SFP+ Problem after 22.02 upgrade on 1537
-
Good evening,
I am having an issue with one of my XG-1537 units after upgrading to 22.02. It seems as if the LAN side SFP+ is no longer being recognized, and shows the following in it's boot sequence:
ix1: Unsupported SFP+ module detected!ifconfig -v ix1 shows:
ix1: flags=8943<UP,BROADCAST,RUNNING,PROMISC,SIMPLEX,MULTICAST> metric 0 mtu 1500 description: OPT9 options=e138bb<RXCSUM,TXCSUM,VLAN_MTU,VLAN_HWTAGGING,JUMBO_MTU,VLAN_HWCSUM,WOL_UCAST,WOL_MCAST,WOL_MAGIC,VLAN_HWFILTER,RXCSUM_IPV6,TXCSUM_IPV6> ether 00:00:00:00:00:00 inet6 fe80::3eec:efff:fe30:b24e%ix1 prefixlen 64 scopeid 0x2 media: Ethernet autoselect (Unknown <rxpause,txpause>) status: active nd6 options=21<PERFORMNUD,AUTO_LINKLOCAL> plugged: SFP/SFP+/SFP28 10G Base-LRM (LC) vendor: FS PN: SFP-10GLRM-31 SN: F2031327657 DATE: 2021-05-11 module temperature: 35.88 C Voltage: 3.31 Volts RX: 0.69 mW (-1.61 dBm) TX: 0.52 mW (-2.79 dBm)
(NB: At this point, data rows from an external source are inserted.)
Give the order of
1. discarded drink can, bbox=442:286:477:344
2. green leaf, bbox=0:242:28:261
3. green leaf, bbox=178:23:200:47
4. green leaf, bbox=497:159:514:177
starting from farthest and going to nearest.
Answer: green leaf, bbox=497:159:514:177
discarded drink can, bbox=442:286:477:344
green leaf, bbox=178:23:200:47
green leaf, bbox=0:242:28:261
This is one unit of an HA pair in a co-lo facility, so, naturally, fixing this with a site visit is going to be a nightmare of paperwork if I need to swap out SFP+ modules. Our second unit is still working fine on 21.05.2
The working unit shows the following when running ifconfig -v ix1:
ix1: flags=8943<UP,BROADCAST,RUNNING,PROMISC,SIMPLEX,MULTICAST> metric 0 mtu 1500 options=e138bb<RXCSUM,TXCSUM,VLAN_MTU,VLAN_HWTAGGING,JUMBO_MTU,VLAN_HWCSUM,WOL_UCAST,WOL_MCAST,WOL_MAGIC,VLAN_HWFILTER,RXCSUM_IPV6,TXCSUM_IPV6> ether 3c:ec:ef:3d:46:05 inet6 fe80::3eec:efff:fe3d:4605%ix1 prefixlen 64 scopeid 0x2 media: Ethernet autoselect (Unknown <rxpause,txpause>) status: active nd6 options=21<PERFORMNUD,AUTO_LINKLOCAL> plugged: SFP/SFP+/SFP28 10G Base-LRM (LC) vendor: FS PN: SFP-10GLRM-31 SN: F2031327658 DATE: 2021-05-11 module temperature: 36.15 C Voltage: 3.28 Volts RX: 0.77 mW (-1.08 dBm) TX: 0.55 mW (-2.53 dBm)
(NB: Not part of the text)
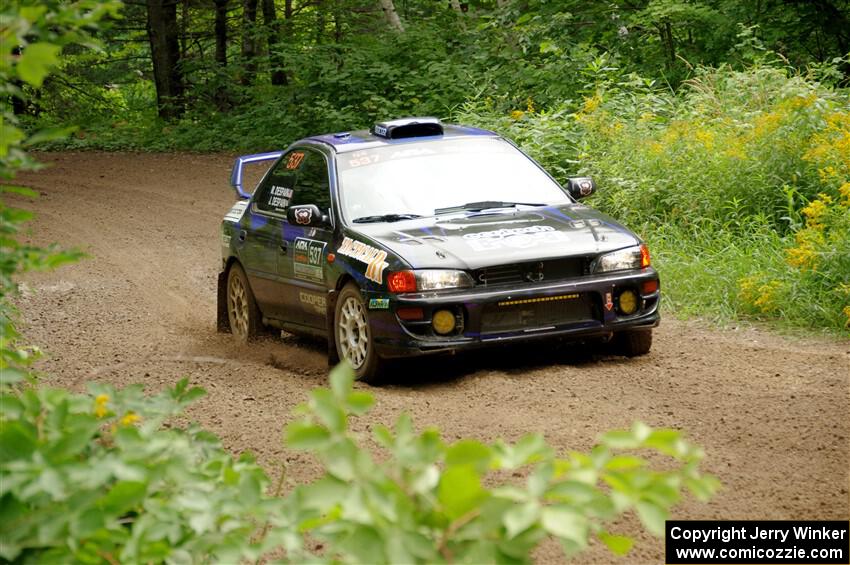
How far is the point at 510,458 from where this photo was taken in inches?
93.9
I have another 2 units in a different co-lo facility that ran fine, when I checked the interfaces, they are using a different model as that facility uses SMF as opposed to MMF.
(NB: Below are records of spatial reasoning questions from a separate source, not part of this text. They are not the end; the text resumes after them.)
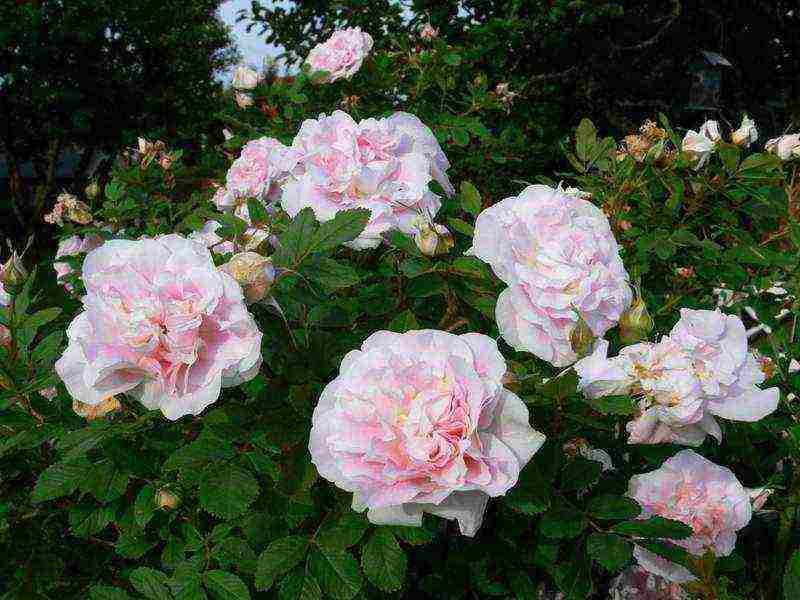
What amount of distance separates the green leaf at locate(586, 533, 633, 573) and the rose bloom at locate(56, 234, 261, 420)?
0.48 metres

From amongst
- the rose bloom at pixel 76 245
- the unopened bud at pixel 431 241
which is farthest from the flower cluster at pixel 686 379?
the rose bloom at pixel 76 245

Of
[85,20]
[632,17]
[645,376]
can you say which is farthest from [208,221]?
[85,20]

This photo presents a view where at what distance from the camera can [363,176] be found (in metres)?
1.10

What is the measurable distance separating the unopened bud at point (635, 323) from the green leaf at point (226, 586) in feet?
1.96

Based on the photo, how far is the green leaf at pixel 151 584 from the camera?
0.97m

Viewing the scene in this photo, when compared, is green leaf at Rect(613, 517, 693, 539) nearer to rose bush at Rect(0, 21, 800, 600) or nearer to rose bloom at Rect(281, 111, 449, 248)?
rose bush at Rect(0, 21, 800, 600)

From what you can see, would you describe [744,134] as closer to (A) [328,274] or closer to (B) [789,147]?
(B) [789,147]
Where the message shows in the boot logs, I am thinking this might be a FreeBSD issue between 12.2 and 12.3 possibly. The same unit having problems on it's LAN side is still working on the WAN side with 1G SMF optics, same vendor. If this is a FreeBSD change, it's strange this SFP module is no longer supported, as it's a VERY common module.
Am I just shooting out into left field here, or is my hunch somewhat valid? If it is just the SFP module, I can probably ship our provider a replacement module and have them swap them out for a 'nominal' charge.
Thanks - Marc
-
I'm not actually seeing a significant difference there. Both show as active and linked.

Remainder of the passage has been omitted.